The Birth of the Chicana/o Studies Department

This year is a special year for Loyola Marymount University (LMU). It is the year marking the first 100 years for LMU, so along with it there has been a lot to to celebrate centennial year. We are rediscovering our history and everything that makes us the school we stand to be today.

However as I sit in class and listen to how if it was not for student groups, like Movimiento Estudiantil Chicana/o de Aztlan (MEChA) the demand for Chicana/o Studies would not have emerged, thus the department would not have been created. As an institution founded on social justice, LMU is very lucky to not only offer a BA in Chicana/o Studies but most importantly to actually have a Chicana/o Studies department, because through this exposure and awareness to the Chicana/o  and Latina/o culture it exposes students like myself to a history that some over look while some try to erase.
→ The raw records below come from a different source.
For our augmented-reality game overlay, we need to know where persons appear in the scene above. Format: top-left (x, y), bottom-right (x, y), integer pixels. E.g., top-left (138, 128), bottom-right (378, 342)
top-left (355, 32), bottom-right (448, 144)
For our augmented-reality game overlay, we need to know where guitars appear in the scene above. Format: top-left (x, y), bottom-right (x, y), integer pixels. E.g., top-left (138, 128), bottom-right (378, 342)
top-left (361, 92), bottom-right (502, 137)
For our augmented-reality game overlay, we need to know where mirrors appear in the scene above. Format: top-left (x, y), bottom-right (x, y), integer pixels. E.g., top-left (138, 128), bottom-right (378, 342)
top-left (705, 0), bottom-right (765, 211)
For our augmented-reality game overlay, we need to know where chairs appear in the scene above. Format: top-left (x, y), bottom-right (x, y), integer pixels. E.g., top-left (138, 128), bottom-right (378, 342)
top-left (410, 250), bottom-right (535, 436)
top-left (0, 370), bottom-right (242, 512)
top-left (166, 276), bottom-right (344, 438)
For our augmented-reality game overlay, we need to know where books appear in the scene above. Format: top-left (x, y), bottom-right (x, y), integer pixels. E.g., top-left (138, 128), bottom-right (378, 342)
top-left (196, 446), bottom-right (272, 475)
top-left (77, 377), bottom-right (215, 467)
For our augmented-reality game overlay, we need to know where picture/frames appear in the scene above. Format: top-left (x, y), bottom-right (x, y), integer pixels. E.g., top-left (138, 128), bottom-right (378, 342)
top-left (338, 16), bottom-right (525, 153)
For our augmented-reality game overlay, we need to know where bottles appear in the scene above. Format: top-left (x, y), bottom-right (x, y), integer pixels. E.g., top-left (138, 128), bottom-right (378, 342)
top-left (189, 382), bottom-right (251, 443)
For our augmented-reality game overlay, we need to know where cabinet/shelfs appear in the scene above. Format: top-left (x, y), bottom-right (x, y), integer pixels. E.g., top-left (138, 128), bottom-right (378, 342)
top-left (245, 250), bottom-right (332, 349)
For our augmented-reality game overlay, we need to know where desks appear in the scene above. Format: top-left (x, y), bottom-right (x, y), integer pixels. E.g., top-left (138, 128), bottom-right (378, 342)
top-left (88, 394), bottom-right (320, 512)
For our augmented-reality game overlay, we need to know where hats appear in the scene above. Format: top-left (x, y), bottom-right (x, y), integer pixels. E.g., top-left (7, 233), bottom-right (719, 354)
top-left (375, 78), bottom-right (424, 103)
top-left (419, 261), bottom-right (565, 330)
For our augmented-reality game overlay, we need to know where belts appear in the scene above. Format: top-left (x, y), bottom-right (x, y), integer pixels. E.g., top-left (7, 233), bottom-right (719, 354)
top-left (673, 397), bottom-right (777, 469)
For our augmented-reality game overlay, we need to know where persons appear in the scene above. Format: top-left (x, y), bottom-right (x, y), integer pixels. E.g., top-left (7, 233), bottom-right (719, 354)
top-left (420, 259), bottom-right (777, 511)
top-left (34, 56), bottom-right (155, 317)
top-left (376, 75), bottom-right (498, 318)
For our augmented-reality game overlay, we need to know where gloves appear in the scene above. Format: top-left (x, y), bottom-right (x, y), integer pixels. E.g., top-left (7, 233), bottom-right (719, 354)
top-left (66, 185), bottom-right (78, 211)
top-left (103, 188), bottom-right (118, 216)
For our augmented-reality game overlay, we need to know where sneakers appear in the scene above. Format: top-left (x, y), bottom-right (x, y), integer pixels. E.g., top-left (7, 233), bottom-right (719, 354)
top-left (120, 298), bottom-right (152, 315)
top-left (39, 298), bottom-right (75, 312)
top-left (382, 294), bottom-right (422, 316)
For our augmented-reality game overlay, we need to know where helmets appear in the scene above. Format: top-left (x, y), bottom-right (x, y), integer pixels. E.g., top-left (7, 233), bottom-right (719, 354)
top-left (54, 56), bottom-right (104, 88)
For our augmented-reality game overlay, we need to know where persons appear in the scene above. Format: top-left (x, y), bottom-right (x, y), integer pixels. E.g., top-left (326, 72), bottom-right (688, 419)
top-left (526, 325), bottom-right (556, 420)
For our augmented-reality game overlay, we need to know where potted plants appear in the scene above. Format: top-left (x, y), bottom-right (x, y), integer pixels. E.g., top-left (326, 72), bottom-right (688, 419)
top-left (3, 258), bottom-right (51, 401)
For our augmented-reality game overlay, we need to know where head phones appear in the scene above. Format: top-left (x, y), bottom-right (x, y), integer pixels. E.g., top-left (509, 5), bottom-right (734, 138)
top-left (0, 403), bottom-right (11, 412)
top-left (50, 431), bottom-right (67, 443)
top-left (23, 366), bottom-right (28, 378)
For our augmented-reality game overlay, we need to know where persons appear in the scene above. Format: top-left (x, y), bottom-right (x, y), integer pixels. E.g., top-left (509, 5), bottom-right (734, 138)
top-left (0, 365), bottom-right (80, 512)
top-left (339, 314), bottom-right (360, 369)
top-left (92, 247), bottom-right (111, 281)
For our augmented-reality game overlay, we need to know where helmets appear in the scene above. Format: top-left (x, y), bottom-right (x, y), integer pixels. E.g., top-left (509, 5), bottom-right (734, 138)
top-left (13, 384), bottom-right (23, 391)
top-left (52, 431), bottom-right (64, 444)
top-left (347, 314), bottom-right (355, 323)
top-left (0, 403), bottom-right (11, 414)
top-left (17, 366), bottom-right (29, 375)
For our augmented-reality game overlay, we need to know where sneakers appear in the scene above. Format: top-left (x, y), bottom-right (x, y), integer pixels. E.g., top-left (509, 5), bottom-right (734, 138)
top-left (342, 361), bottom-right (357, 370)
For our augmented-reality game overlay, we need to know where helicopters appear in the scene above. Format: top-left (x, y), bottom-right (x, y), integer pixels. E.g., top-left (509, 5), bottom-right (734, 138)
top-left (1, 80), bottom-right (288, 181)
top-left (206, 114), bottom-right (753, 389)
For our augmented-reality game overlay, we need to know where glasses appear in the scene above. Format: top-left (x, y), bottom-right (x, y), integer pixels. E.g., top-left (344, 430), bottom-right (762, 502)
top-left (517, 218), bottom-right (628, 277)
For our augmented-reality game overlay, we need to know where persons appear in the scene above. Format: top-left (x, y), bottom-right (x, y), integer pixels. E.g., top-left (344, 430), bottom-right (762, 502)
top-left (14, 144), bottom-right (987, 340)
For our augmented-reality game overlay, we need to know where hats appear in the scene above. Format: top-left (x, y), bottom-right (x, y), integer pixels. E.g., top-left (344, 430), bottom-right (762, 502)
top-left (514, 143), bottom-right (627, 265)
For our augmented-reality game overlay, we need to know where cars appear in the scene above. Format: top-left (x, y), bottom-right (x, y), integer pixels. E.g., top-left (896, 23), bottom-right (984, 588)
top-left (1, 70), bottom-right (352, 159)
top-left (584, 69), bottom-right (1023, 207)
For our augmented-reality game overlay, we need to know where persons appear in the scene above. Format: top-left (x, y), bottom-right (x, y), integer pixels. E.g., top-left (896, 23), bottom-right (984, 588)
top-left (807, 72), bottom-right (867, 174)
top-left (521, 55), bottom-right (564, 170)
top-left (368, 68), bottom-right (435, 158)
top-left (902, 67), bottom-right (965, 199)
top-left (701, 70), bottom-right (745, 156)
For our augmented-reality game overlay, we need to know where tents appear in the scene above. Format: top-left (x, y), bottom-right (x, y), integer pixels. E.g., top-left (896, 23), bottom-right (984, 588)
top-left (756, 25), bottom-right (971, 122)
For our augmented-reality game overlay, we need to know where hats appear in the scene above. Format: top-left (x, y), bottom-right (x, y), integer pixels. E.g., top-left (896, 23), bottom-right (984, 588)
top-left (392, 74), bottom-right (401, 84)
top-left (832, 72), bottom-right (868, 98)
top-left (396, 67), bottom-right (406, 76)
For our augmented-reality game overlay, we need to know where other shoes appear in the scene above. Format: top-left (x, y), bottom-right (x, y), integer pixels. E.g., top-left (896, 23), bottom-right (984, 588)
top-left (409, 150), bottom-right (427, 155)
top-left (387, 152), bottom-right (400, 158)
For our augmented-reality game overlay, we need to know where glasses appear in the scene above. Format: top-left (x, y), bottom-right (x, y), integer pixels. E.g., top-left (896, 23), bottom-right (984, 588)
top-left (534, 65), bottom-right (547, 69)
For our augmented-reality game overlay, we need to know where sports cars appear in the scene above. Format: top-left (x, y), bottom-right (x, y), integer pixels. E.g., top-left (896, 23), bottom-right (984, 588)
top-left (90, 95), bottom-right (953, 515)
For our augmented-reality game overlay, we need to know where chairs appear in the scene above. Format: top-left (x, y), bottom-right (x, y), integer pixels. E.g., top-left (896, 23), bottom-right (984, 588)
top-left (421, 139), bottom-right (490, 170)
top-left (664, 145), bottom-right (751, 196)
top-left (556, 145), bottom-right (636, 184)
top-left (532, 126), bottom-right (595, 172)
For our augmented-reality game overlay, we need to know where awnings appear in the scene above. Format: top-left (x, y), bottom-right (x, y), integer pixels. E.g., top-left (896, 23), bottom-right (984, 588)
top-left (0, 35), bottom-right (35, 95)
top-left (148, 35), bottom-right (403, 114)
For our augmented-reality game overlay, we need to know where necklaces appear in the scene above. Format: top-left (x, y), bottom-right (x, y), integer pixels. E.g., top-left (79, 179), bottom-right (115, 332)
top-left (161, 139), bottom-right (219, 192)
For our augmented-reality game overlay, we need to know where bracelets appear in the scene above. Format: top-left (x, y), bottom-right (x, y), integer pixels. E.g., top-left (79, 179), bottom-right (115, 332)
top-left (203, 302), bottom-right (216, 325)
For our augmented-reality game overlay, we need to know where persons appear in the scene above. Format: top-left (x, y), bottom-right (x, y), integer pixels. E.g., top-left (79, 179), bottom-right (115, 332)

History that is part of the 100 years of LMU but I have not heard a strong presence among all the centennial celebrations.

With that being said, I started to wonder how did the Chicana/o Studies department evolve here at LMU and thus began my journey. As a recently declared Chicana/o Studies minor, I took it upon myself to find this out. So I have decided to not only focus my capstone project around this topic but also compose a series of blog post to share my discoveries.

I will be conducting research by collecting data from the university’s archives. This means looking at old and even historic documents following the development of the Chicana/o Studies department as well as the student involvement in this effort. I will also be looking at old school newspapers and maybe even coverage of our local newspapers like the Los Angeles times. Depending on what I might find here, I might have to conduct interviews and thus becoming like  Maylei Blackwell, an oral historian in a sense.

From all that I hope to find out how the University handled the development of the department. I also want to find out, what was the atmosphere on campus among the student body prior to the development of the department as well as the after its creation. It would be very interesting to find out who were the first professors in these courses as well as who were the first graduates from the department. It would be cool to find out what their experiences were like and what kind of hardship they faced. After learning about the departments foundation, it would be great to find out how it has survived and possibly any sort of changes planned for the future.

I can not wait to see what I find out.

Picture credit: “human 100 planking”

This is part of a longer blog series, which you can find links to the the next blog posts below. 

Read more:

Setting the Stage, Students Propose New Program, From Chicano Studies Department to Mexican-American Studies Degree ProgramCapstone Project Gone BlogSo You Want to Take Introduction to Chicana/o Studies?So Let’s Put Some of the Pieces Together


The Birth of the Chicana/o Studies Department — 9 Comments

  1. Carmen, I am looking forward to reading your series of posts and learn more about the beginnings of the Chicana/o Studies department. This is information that not many of us know about and it’s important to our community here at LMU. I’m excited for you and your project! Good luck!

  2. This sounds like a great project, it could perhaps be groundbreaking for future Chicano Studies students.

  3. Would love to read about how the Chicana/o Studies department started at LMU. If you are done with your capstone project I think you should post it, because I know I would like to read what you found out.

  4. This is really exciting! Maybe you consider posting what you have found to aztlanreads instead of the intro blog.

  5. Just like everyone else has already said, I’m excited to know what you found out! Maybe a paragraph or two at the end stating where you are in your research and what you’ve discovered, or something. It’s really cool that you actually decided to get out and do this.

  6. Have you thought of also looking into the history of Chicano Latino Student Services because it is an office that has served many latino students over the years. I remember one of the fellows went through old newspaper clippings about how students reacted to it’s formation and why it’s important. Also some students have raised the question whether CLSS is needed but maybe your research can be a tribute to the hard work and activism of our predecessors or a comment about the future for latino students on campus. There are a lot of latino students that are 3rd, 4th, etc., generation who don’t strongly identity with their culture and heritage. Good luck with your research and I can’t believe your graduating soon!

  7. Carmen this is a great piece I really enjoyed reading it. Like all the others I would love to read more about the department. There’s nothing I would really add but maybe a few more pictures the one you have is great but I would like to see more but that’s personal preference. Great Job!

  8. This is really exciting Carmen. I do think the composition of the student body would be important to this and maybe some information on how long it took to actually have this happen and what the arguments against it might have been at first.

  9. Carmen, I like the way you are setting-up your series of blogs that will speak to the research you have conducted in terms of your capstone project but I would also like to see how that has evolved and unfolded. Writing about how the Chicana/o Studies department at LMU began and still stands will be beneficial not just for us but for the rest of the LMU student body. Thanks for doing this research!